WORK TO COMPLETE.
1. From the passage on seed desiccation tolerance, reproduce word for word the span from "Desiccation tolerance is" up to and including "2012; Walters et al., 2010).".
2. Do the following statements agree with the passage on seed desiccation tolerance? Answer yes or no for each, and quote the exact words from the passage that decide it.
(a) Drying seeds at low relative humidity after harvest and then storing them at low temperatures slows their deterioration in storage.
(b) Viability loss from aging within a seed lot becomes smaller as seed water content rises.
(c) For nondomesticated wildflower species of horticultural importance, knowledge of storage behavior is usually available in advance.

TEXT SECTION.
Desiccation tolerance is a seed trait of significant horticultural importance. For example, the ability to tolerate considerable levels of postharvest desiccation is one of the key factors for maintaining seed viability and extending shelf life during storage (Berjak and Pammenter, 2008; Ellis and Roberts, 1981; Roberts, 1973; Walters, 1998; Walters et al., 2010). Desiccation tolerance manifests during the seed developmental program and has been associated with patterns of maximal dry matter accumulation (i.e., physiological maturity), sharp declines in water content and water potential resulting from vascular separation between the seed and mother plant during the maturation drying phase, and the ability of subcellular components to recover upon rehydration from the stresses and strains imposed by drying (Kermode and Finch-Savage, 2002; Pérez et al., 2012; Walters et al., 2010).
Postharvest drying in equilibrium with low relative humidity (e.g., 20% RH) followed by storage at low temperatures (e.g., −20 °C) reduces the deterioration rate of seeds in storage such that seeds of some species are predicted to maintain viability for years to centuries. Longevities of this nature are expected of seeds held in germplasm repositories adhering to international standards for postharvest handling and storage (Food and Agriculture Organization of the United Nations, 2014). But, seed managers are not always able to provide or maintain ideal storage conditions due to financial, infrastructural, and labor constraints. This is significant since all stored seeds will eventually succumb during storage due to accumulated aging damage that cannot be resolved upon rehydration. Moreover, the level and rate of viability loss due to aging within a seed lot increases with increasing seed water content, RH, and storage temperature (Ellis and Roberts, 1981; Walters, 1998, 2015; Walters et al., 2010). Therefore, seeds will tend to have limited shelf life when stored without prior moisture content adjustments, in environments of fluctuating or persistently high RH and heat, or under conditions where only one or two important storage components (e.g., seed water content, RH, temperature) are controlled. Consequently, an important first step for seed managers is to understand the response of seeds to dehydration before storage (Food and Agriculture Organization of the United Nations, 2014). This is particularly true for nondomesticated wildflower species of horticultural importance, where a priori knowledge of storage behavior is almost always lacking (Kauth and Pérez, 2011; Milstein, 2005; Walters, 2015).

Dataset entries
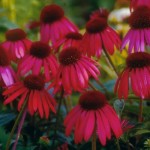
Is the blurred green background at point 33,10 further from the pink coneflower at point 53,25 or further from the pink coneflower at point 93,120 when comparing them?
the pink coneflower at point 93,120

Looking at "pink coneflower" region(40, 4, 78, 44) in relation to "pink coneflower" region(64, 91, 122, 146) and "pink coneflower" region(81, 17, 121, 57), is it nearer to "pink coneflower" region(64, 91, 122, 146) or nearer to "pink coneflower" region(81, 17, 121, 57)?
"pink coneflower" region(81, 17, 121, 57)

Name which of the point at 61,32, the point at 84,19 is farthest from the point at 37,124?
the point at 84,19

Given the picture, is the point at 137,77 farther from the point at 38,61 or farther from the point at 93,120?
the point at 38,61

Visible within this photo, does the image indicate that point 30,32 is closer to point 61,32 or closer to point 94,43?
point 61,32

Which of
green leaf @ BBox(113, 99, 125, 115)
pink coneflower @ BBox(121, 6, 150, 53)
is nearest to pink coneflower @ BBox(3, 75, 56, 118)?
green leaf @ BBox(113, 99, 125, 115)

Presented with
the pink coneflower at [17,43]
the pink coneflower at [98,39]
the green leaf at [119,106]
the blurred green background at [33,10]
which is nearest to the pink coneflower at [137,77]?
the green leaf at [119,106]
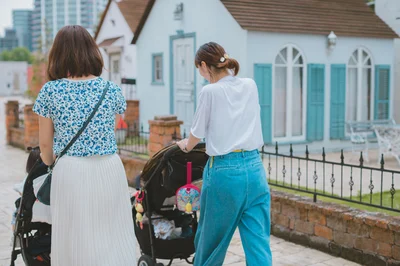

ANSWER LIST.
1.
Desiccation tolerance is a seed trait of significant horticultural importance. For example, the ability to tolerate considerable levels of postharvest desiccation is one of the key factors for maintaining seed viability and extending shelf life during storage (Berjak and Pammenter, 2008; Ellis and Roberts, 1981; Roberts, 1973; Walters, 1998; Walters et al., 2010). Desiccation tolerance manifests during the seed developmental program and has been associated with patterns of maximal dry matter accumulation (i.e., physiological maturity), sharp declines in water content and water potential resulting from vascular separation between the seed and mother plant during the maturation drying phase, and the ability of subcellular components to recover upon rehydration from the stresses and strains imposed by drying (Kermode and Finch-Savage, 2002; Pérez et al., 2012; Walters et al., 2010).

2.
(a) Yes: "Postharvest drying in equilibrium with low relative humidity (e.g., 20% RH) followed by storage at low temperatures (e.g., −20 °C) reduces the deterioration rate of seeds in storage"
(b) No: "the level and rate of viability loss due to aging within a seed lot increases with increasing seed water content, RH, and storage temperature"
(c) No: "where a priori knowledge of storage behavior is almost always lacking"